*** Opening Information given ***
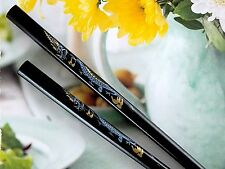 CHINESE BLACK LUCKY DRAGON CHOPSTICKS HAIR STICK JAPANESE BIRTHDAY DINNER PARTY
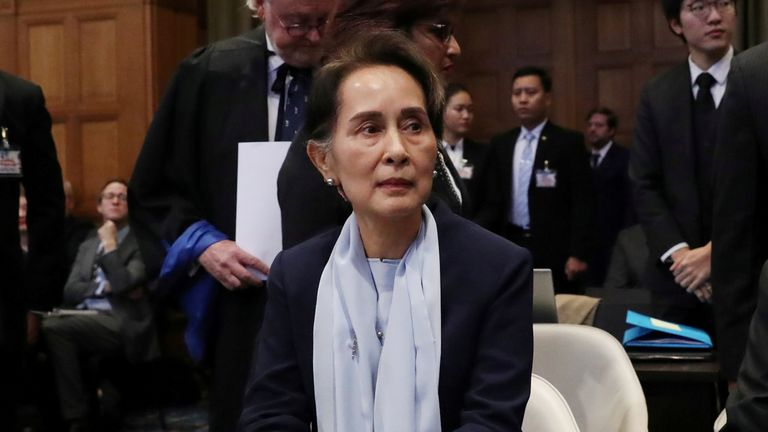 FILE PHOTO: Myanmar's leader Aung San Suu Kyi attends a hearing on the second day of hearings in a case filed by Gambia against Myanmar alleging genocide against the minority Muslim Rohingya population, at the International Court of Justice (ICJ) in The Hague, Netherlands December 11, 2019. REUTERS/Yves Herman/File Photo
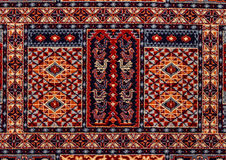 Romanian folk seamless pattern ornaments. Romanian traditional embroidery. Ethnic texture design. Traditional carpet design. Carpe Stock Photo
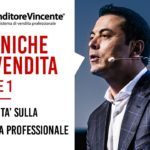 Offerta Frank Merenda Rimini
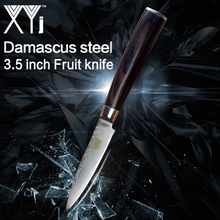 ФОТО xyj kitchen knife 3.5 inch damascus steel paring kinfe vg10 new arrival 2018 damascus pattern fruit cooking tools accessories
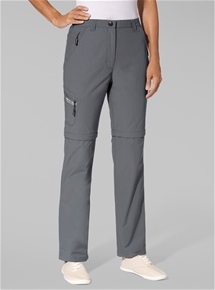 Convertible Quick Dry Pants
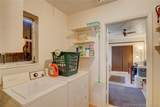 6176 Wiley St - Photo 8
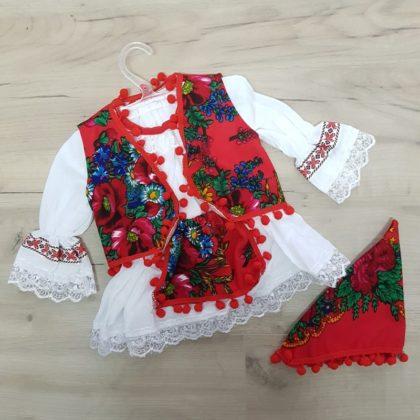 - costumas popular copii bebelusi999 420x420 - Cotumas national fetite 1044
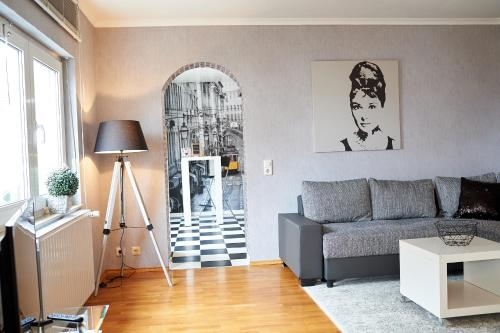 Taunushome - Apartment - Bad Camberg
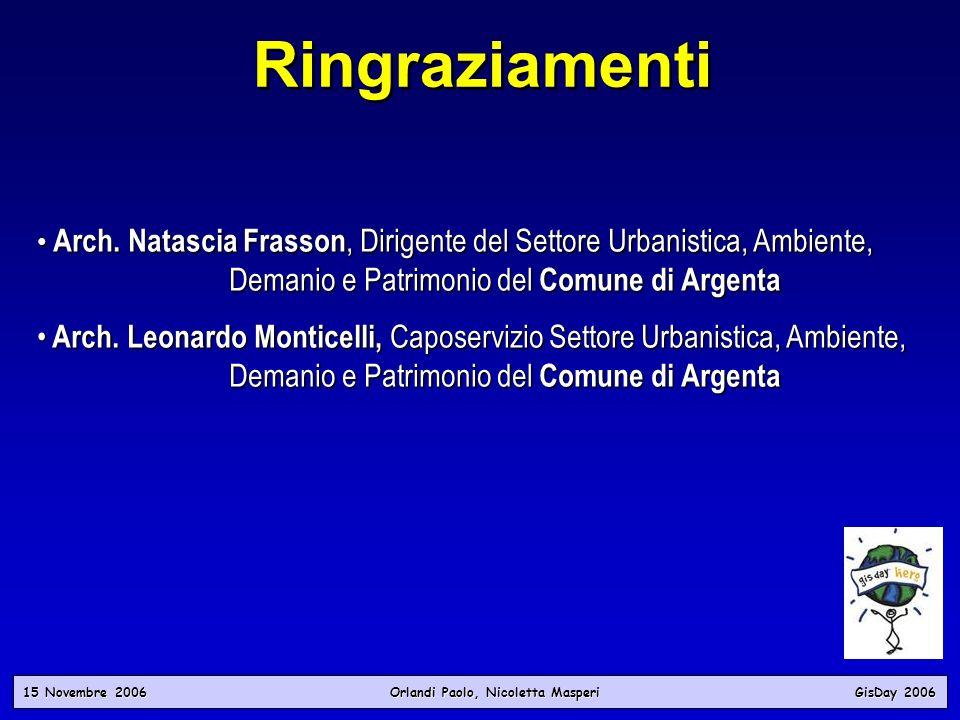 15 Novembre 2006 Orlandi Paolo, Nicoletta Masperi GisDay 2006 Ringraziamenti Arch. Natascia Frasson, Dirigente del Settore Urbanistica, Ambiente, Dema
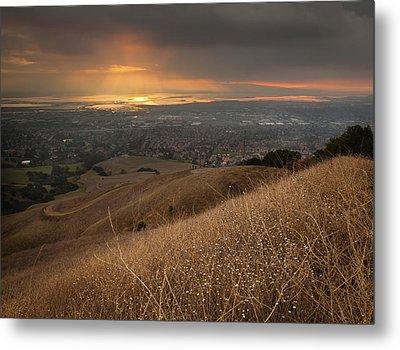 Golden Sunset Over San Francisco Bay Metal Print by Sean Duan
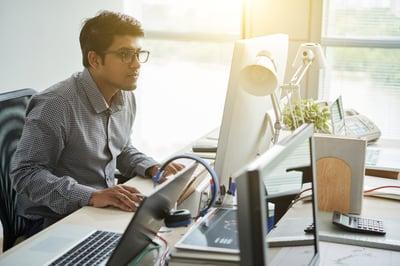 Buyer - eCommerce Website Checklist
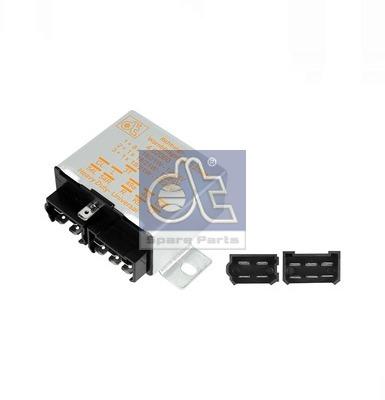 Relais de signal de detresse DT Spare Parts 4.62060 (X1)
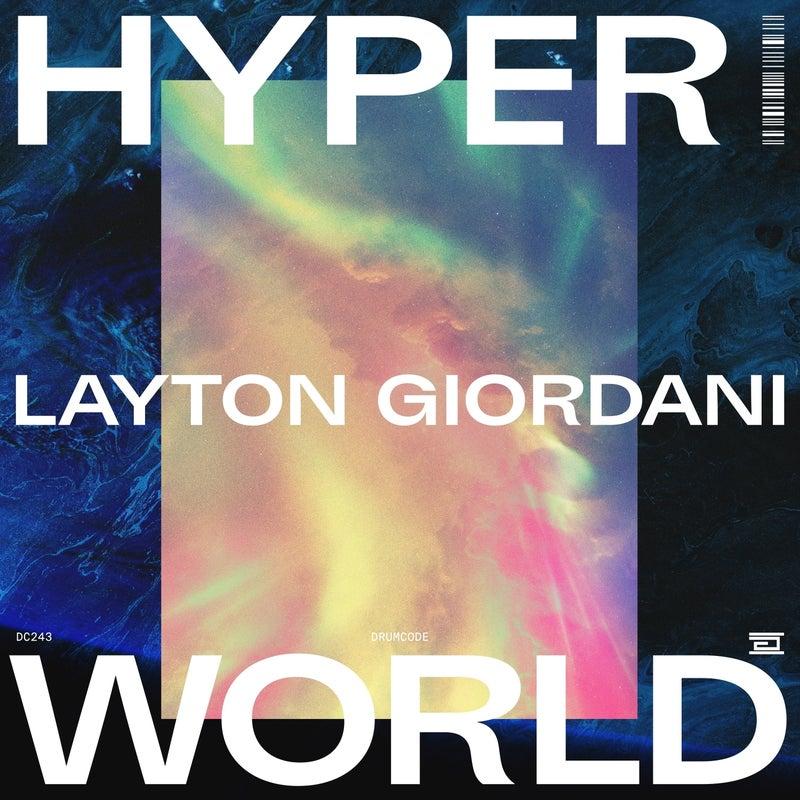 Hyper World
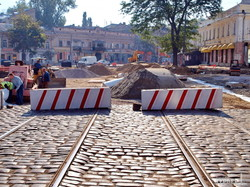 рекострукция тираспольской площади в одессе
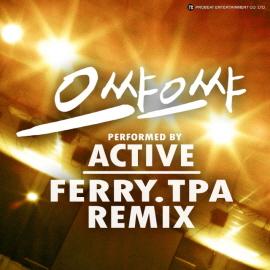 액티브-으쌰으쌰 (Ferry Remix Radio Edit)[듣..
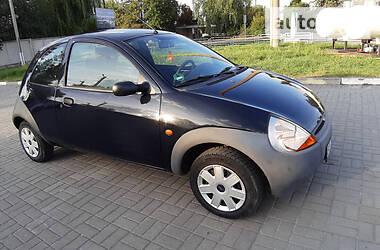 Ford KA 2006 в Тернополе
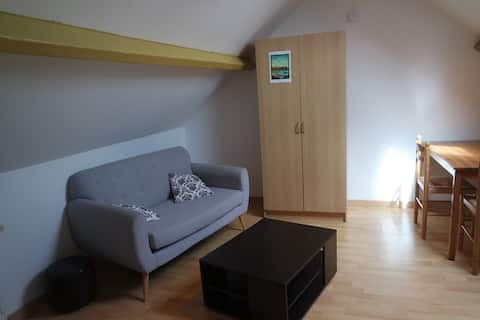 Appartement T2 cosy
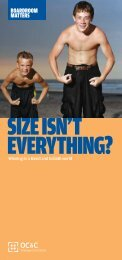 size isn't everything? - OC&C Strategy Consultants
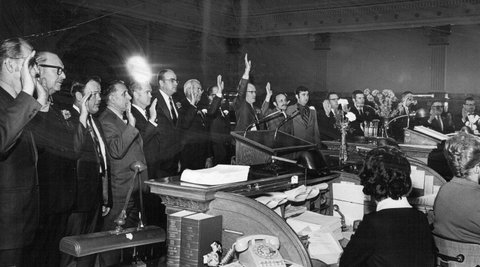 JAN 6 1971, JAN 7 1971; Seventeen members of the State Senate, some of them new, many of them re-?elected to new four-year terms, take the oath of office Wednesday from Justice Donald E. Kelley of the State Supreme Court (not shown). Chief Justice Edward Pringle swore in the 65 House members.;  (Photo By Dave Buresh/The Denver Post via Getty Images)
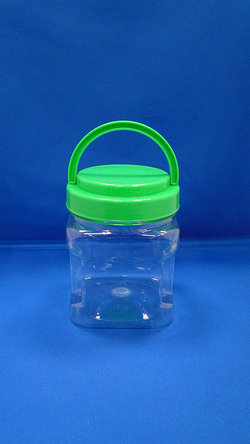 Pleastic Bote - PET Square at Grip Plastic Bottles (D574)
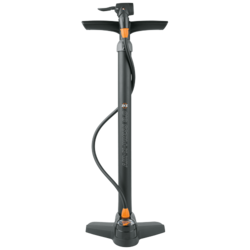 SKS Air-X-Press 8.0 Bicycle Floor Pump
*** Closing Information given ***
▶ _Problem requirements_: Leave out the pictures and give the rest of the records again exactly.

▶ _Task result_:
 CHINESE BLACK LUCKY DRAGON CHOPSTICKS HAIR STICK JAPANESE BIRTHDAY DINNER PARTY
 FILE PHOTO: Myanmar's leader Aung San Suu Kyi attends a hearing on the second day of hearings in a case filed by Gambia against Myanmar alleging genocide against the minority Muslim Rohingya population, at the International Court of Justice (ICJ) in The Hague, Netherlands December 11, 2019. REUTERS/Yves Herman/File Photo
 Romanian folk seamless pattern ornaments. Romanian traditional embroidery. Ethnic texture design. Traditional carpet design. Carpe Stock Photo
 Offerta Frank Merenda Rimini
 ФОТО xyj kitchen knife 3.5 inch damascus steel paring kinfe vg10 new arrival 2018 damascus pattern fruit cooking tools accessories
 Convertible Quick Dry Pants
 6176 Wiley St - Photo 8
 - costumas popular copii bebelusi999 420x420 - Cotumas national fetite 1044
 Taunushome - Apartment - Bad Camberg
 15 Novembre 2006 Orlandi Paolo, Nicoletta Masperi GisDay 2006 Ringraziamenti Arch. Natascia Frasson, Dirigente del Settore Urbanistica, Ambiente, Dema
 Golden Sunset Over San Francisco Bay Metal Print by Sean Duan
 Buyer - eCommerce Website Checklist
 Relais de signal de detresse DT Spare Parts 4.62060 (X1)
 Hyper World
 рекострукция тираспольской площади в одессе
 액티브-으쌰으쌰 (Ferry Remix Radio Edit)[듣..
 Ford KA 2006 в Тернополе
 Appartement T2 cosy
 size isn't everything? - OC&C Strategy Consultants
 JAN 6 1971, JAN 7 1971; Seventeen members of the State Senate, some of them new, many of them re-?elected to new four-year terms, take the oath of office Wednesday from Justice Donald E. Kelley of the State Supreme Court (not shown). Chief Justice Edward Pringle swore in the 65 House members.;  (Photo By Dave Buresh/The Denver Post via Getty Images)
 Pleastic Bote - PET Square at Grip Plastic Bottles (D574)
 SKS Air-X-Press 8.0 Bicycle Floor Pump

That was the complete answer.